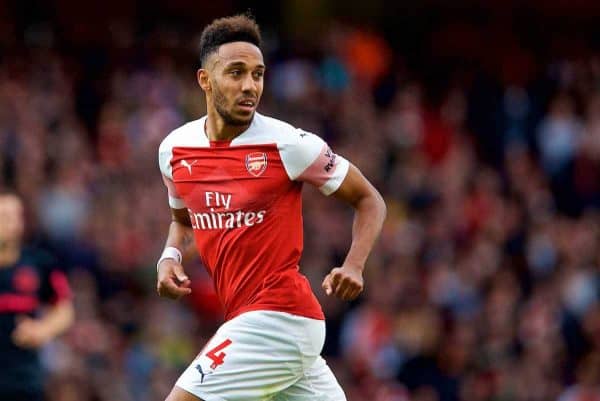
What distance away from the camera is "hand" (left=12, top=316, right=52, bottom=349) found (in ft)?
31.1

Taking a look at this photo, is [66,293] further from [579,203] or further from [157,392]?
[579,203]

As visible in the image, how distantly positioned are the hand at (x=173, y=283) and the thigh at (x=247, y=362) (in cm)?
27

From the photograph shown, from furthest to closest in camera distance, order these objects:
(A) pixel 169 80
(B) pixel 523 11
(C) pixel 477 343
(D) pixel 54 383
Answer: (B) pixel 523 11 → (A) pixel 169 80 → (C) pixel 477 343 → (D) pixel 54 383

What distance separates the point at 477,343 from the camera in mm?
14852

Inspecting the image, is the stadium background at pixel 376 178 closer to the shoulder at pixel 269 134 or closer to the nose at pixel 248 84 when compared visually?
the shoulder at pixel 269 134

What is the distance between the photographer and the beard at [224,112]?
6.79 m

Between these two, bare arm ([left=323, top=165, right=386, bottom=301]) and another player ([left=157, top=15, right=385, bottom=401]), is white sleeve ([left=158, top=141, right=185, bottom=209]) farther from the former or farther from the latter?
bare arm ([left=323, top=165, right=386, bottom=301])

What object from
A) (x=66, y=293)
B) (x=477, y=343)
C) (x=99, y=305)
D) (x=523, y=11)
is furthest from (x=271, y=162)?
(x=523, y=11)

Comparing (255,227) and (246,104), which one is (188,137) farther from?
(255,227)

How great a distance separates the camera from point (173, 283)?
6754mm

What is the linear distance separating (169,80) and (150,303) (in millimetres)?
3479

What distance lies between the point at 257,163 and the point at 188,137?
451 millimetres

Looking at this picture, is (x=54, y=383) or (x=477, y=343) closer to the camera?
(x=54, y=383)

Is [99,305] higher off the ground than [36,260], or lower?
lower
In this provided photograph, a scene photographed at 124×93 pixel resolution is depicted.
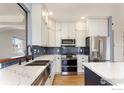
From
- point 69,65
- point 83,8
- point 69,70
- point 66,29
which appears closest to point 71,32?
point 66,29

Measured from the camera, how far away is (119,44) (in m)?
7.32

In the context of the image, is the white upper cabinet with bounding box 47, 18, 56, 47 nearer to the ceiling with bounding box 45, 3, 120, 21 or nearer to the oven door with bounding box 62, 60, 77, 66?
the oven door with bounding box 62, 60, 77, 66

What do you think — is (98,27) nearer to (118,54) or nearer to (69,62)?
(118,54)

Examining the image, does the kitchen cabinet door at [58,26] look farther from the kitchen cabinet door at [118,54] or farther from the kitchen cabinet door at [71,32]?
the kitchen cabinet door at [118,54]

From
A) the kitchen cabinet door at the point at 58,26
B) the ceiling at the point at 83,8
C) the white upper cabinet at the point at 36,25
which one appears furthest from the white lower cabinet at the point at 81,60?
the white upper cabinet at the point at 36,25

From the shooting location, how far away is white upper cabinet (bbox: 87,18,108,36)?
6.62 metres

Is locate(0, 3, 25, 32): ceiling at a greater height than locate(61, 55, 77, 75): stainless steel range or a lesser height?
greater

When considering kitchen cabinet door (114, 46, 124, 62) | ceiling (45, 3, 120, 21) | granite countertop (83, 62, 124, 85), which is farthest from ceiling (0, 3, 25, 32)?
kitchen cabinet door (114, 46, 124, 62)

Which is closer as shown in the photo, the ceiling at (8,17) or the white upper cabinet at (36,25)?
the ceiling at (8,17)

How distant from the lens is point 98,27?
21.7 ft

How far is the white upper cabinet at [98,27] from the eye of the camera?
662 cm

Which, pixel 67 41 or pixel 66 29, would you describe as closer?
pixel 67 41

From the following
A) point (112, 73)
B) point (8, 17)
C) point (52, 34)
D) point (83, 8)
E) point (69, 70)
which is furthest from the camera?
point (52, 34)

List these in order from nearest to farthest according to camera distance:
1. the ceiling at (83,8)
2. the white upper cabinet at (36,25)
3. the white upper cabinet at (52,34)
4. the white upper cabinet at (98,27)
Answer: the white upper cabinet at (36,25), the ceiling at (83,8), the white upper cabinet at (98,27), the white upper cabinet at (52,34)
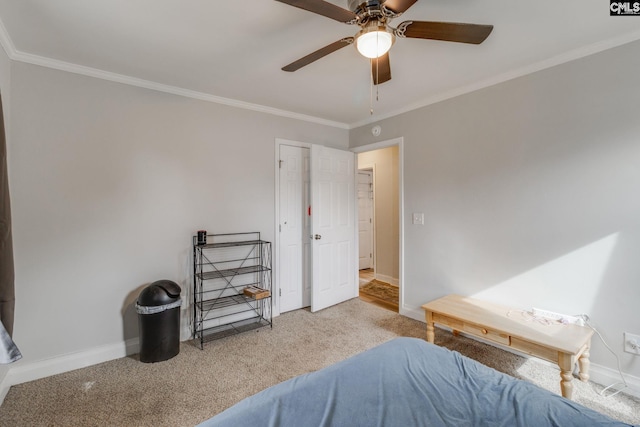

● ● ●

▶ TASK DESCRIPTION: Copy the records starting at the beginning and ending at the line containing "451 millimetres", replacing "photographer" with "camera operator" and keeping everything else the same. Omit the pictures.

▶ ANSWER FOR THIS EXERCISE:
What distance away from the camera is "hand" (left=12, top=316, right=52, bottom=349) found (in ft)?
31.1

Taking a look at this photo, is [66,293] further from [579,203] or further from [157,392]?
[579,203]

As visible in the image, how distantly positioned are the hand at (x=173, y=283) and the thigh at (x=247, y=362) (in cm)?
27

From the photograph shown, from furthest to closest in camera distance, order these objects:
(A) pixel 169 80
(B) pixel 523 11
(C) pixel 477 343
(D) pixel 54 383
Answer: (B) pixel 523 11 → (A) pixel 169 80 → (C) pixel 477 343 → (D) pixel 54 383

What distance separates the point at 477,343 from the camera in mm?
14852

Inspecting the image, is the stadium background at pixel 376 178 closer to the shoulder at pixel 269 134 or closer to the nose at pixel 248 84 when compared visually?
the shoulder at pixel 269 134

What is the distance between the camera operator and the beard at [224,112]?
6.79 m

Between these two, bare arm ([left=323, top=165, right=386, bottom=301]) and another player ([left=157, top=15, right=385, bottom=401]), is white sleeve ([left=158, top=141, right=185, bottom=209]) farther from the former or farther from the latter?
bare arm ([left=323, top=165, right=386, bottom=301])

What object from
A) (x=66, y=293)
B) (x=477, y=343)
C) (x=99, y=305)
D) (x=523, y=11)
is furthest from (x=271, y=162)?
(x=523, y=11)

Comparing (255,227) and (246,104), which one is (188,137) farther from?
(255,227)

How great a distance separates the camera from point (173, 283)?
6754mm

What is the linear distance separating (169,80) and (150,303) (in millimetres)?
3479

What distance lies between the point at 257,163 and the point at 188,137?
451 millimetres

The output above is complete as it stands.